Update the entries below by replacing every "man" with "person" and leaving everything else unchanged.

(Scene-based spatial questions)
☆ ☆ ☆ ☆
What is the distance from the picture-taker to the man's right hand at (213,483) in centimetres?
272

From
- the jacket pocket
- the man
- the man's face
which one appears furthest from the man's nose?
☆ ☆ ☆ ☆
• **COMPLETED TASK**:
What is the distance from the picture-taker to the person's right hand at (213,483) in centimetres?
272

From
- the jacket pocket
- the person
- the person's face
which one appears furthest from the person's nose?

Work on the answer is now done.